(Spatial question rows)
────
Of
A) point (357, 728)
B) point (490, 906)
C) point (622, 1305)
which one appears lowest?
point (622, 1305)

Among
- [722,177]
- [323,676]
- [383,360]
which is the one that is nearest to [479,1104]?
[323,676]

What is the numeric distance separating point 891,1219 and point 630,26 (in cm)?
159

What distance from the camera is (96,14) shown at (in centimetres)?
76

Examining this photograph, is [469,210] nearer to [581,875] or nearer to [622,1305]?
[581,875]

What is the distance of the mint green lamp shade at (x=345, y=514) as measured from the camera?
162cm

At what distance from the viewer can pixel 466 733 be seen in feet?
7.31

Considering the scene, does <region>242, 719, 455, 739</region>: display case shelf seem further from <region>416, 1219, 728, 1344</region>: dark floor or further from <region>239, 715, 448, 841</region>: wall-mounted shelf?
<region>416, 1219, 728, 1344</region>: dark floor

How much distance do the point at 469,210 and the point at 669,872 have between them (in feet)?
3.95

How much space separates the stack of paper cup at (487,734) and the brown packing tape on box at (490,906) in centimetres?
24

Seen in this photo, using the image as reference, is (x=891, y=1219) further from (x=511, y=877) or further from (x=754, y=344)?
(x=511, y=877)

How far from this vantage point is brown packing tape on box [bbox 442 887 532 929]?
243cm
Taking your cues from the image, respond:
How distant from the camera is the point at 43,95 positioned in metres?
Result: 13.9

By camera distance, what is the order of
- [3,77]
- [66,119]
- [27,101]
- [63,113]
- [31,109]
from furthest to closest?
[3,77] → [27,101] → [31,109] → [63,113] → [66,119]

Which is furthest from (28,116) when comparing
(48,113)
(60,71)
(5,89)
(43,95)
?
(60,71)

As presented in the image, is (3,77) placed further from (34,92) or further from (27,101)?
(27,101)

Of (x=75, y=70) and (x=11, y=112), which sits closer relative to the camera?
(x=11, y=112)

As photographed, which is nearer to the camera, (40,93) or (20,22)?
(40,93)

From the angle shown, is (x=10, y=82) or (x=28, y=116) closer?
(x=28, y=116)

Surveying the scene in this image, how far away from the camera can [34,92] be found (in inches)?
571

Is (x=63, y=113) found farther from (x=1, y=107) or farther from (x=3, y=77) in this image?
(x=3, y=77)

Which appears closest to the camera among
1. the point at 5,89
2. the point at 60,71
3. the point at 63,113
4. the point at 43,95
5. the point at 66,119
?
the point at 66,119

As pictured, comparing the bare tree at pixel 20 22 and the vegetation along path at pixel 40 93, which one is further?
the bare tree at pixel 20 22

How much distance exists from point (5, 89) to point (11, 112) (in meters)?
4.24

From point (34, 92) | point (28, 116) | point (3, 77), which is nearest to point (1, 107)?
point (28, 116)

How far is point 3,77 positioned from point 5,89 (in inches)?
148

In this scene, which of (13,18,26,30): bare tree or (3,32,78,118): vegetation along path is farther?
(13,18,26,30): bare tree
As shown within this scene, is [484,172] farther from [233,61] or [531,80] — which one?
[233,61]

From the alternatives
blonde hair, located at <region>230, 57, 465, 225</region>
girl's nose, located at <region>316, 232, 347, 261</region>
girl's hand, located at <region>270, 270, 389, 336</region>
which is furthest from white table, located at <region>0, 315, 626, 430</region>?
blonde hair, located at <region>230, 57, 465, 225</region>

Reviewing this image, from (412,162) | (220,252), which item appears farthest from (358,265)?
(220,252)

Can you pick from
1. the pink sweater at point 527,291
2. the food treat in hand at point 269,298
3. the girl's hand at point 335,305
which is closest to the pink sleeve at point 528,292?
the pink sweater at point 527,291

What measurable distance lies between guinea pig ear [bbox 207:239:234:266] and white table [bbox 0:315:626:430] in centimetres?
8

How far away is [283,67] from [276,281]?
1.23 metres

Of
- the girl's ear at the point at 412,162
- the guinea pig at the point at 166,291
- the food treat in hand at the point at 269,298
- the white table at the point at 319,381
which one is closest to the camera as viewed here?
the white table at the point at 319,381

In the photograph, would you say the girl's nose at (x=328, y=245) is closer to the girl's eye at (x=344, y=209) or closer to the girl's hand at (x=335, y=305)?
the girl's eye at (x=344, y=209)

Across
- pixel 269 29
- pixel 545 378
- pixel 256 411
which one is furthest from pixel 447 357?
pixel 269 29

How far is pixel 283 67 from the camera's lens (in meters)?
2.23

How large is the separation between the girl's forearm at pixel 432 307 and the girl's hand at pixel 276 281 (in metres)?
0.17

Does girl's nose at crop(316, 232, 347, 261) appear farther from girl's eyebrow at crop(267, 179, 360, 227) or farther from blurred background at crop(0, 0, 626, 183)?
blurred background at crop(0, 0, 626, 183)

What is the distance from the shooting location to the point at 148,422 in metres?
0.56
────
Directive:
Change every instance of "centimetres" in the rows to "centimeters" and leave the rest of the text as it is.

Result for this task:
Of
A) point (357, 728)
B) point (490, 906)
C) point (622, 1305)
which one appears lowest?
point (622, 1305)

Among
- [722,177]
- [323,676]
- [383,360]
which is the one that is nearest to [479,1104]?
[323,676]

What is the numeric distance separating point 891,1219 and point 630,26 (in cm)?
159

What distance from the camera is (96,14) shown at (in centimeters)?
76

Examining this photograph, is [469,210] nearer to [581,875] or nearer to [622,1305]?
[581,875]

What is the distance of the mint green lamp shade at (x=345, y=514) as measured from the camera?
162cm

At what distance from the viewer can pixel 466 733 be seen in feet?
7.31

Considering the scene, does <region>242, 719, 455, 739</region>: display case shelf seem further from <region>416, 1219, 728, 1344</region>: dark floor or further from <region>239, 715, 448, 841</region>: wall-mounted shelf?
<region>416, 1219, 728, 1344</region>: dark floor

How much distance do the point at 469,210 and the point at 669,872 have between them (in feet)?
3.95

How much space separates the stack of paper cup at (487,734) and the brown packing tape on box at (490,906) in centimeters?
24

Seen in this photo, using the image as reference, is (x=891, y=1219) further from (x=511, y=877) or further from (x=754, y=344)?
(x=511, y=877)

How far from this vantage point is brown packing tape on box [bbox 442 887 532 929]?
243cm
Taking your cues from the image, respond:
How distant from the camera is the point at 43,95 positioned in metres?
Result: 13.9

By camera distance, what is the order of
- [3,77]
- [66,119]
- [27,101]
- [63,113]
- [31,109]
from furthest to closest?
[3,77] → [27,101] → [31,109] → [63,113] → [66,119]

Which is furthest from (28,116) when comparing
(48,113)
(60,71)
(5,89)
(43,95)
?
(60,71)

As presented in the image, is (3,77) placed further from (34,92) or further from (27,101)?
(27,101)

Of (x=75, y=70) and (x=11, y=112), which sits closer relative to the camera?
(x=11, y=112)

As photographed, which is nearer to the camera, (40,93) or (20,22)?
(40,93)

From the angle shown, is (x=10, y=82) or (x=28, y=116) closer?
(x=28, y=116)

Surveying the scene in this image, how far away from the camera can [34,92] be found (in inches)?
571

Is (x=63, y=113) found farther from (x=1, y=107) or farther from (x=3, y=77) in this image?
(x=3, y=77)

Which appears closest to the camera among
1. the point at 5,89
2. the point at 60,71
3. the point at 63,113
4. the point at 43,95
5. the point at 66,119
?
the point at 66,119

As pictured, comparing the bare tree at pixel 20 22 and the vegetation along path at pixel 40 93, which one is further?
the bare tree at pixel 20 22

How much distance exists from point (5, 89) to point (11, 112) (in meters)?
4.24

From point (34, 92) | point (28, 116) | point (3, 77), which is nearest to point (1, 107)?
point (28, 116)

How far is point 3,77 positioned from point 5,89 (in inches)?
148

In this scene, which of (13,18,26,30): bare tree or (3,32,78,118): vegetation along path is farther?
(13,18,26,30): bare tree
As shown within this scene, is [484,172] farther from [233,61] or [531,80] — which one?
[233,61]

From the alternatives
blonde hair, located at <region>230, 57, 465, 225</region>
girl's nose, located at <region>316, 232, 347, 261</region>
girl's hand, located at <region>270, 270, 389, 336</region>
which is furthest from white table, located at <region>0, 315, 626, 430</region>?
blonde hair, located at <region>230, 57, 465, 225</region>

Reviewing this image, from (412,162) | (220,252), which item appears farthest from (358,265)?
(220,252)

Can you pick from
1. the pink sweater at point 527,291
2. the food treat in hand at point 269,298
3. the girl's hand at point 335,305
which is closest to the pink sleeve at point 528,292?
the pink sweater at point 527,291

What measurable distance lies between guinea pig ear [bbox 207:239:234:266] and white table [bbox 0:315:626:430] in centimeters?
8

How far away is [283,67] from [276,281]?
1.23 metres

Of
- the girl's ear at the point at 412,162
- the guinea pig at the point at 166,291
- the food treat in hand at the point at 269,298
- the white table at the point at 319,381
which one is closest to the camera as viewed here?
the white table at the point at 319,381

In the photograph, would you say the girl's nose at (x=328, y=245) is closer to the girl's eye at (x=344, y=209) or closer to the girl's hand at (x=335, y=305)?
the girl's eye at (x=344, y=209)

Across
- pixel 269 29
- pixel 545 378
- pixel 256 411
which one is furthest from pixel 447 357?
pixel 269 29

How far is pixel 283 67 from the camera's lens (in meters)?
2.23

How large is the separation between the girl's forearm at pixel 432 307 and the girl's hand at pixel 276 281 (in metres)?
0.17

Does girl's nose at crop(316, 232, 347, 261) appear farther from girl's eyebrow at crop(267, 179, 360, 227) or farther from blurred background at crop(0, 0, 626, 183)?
blurred background at crop(0, 0, 626, 183)

What is the distance from the shooting location to the point at 148,422 in metres?
0.56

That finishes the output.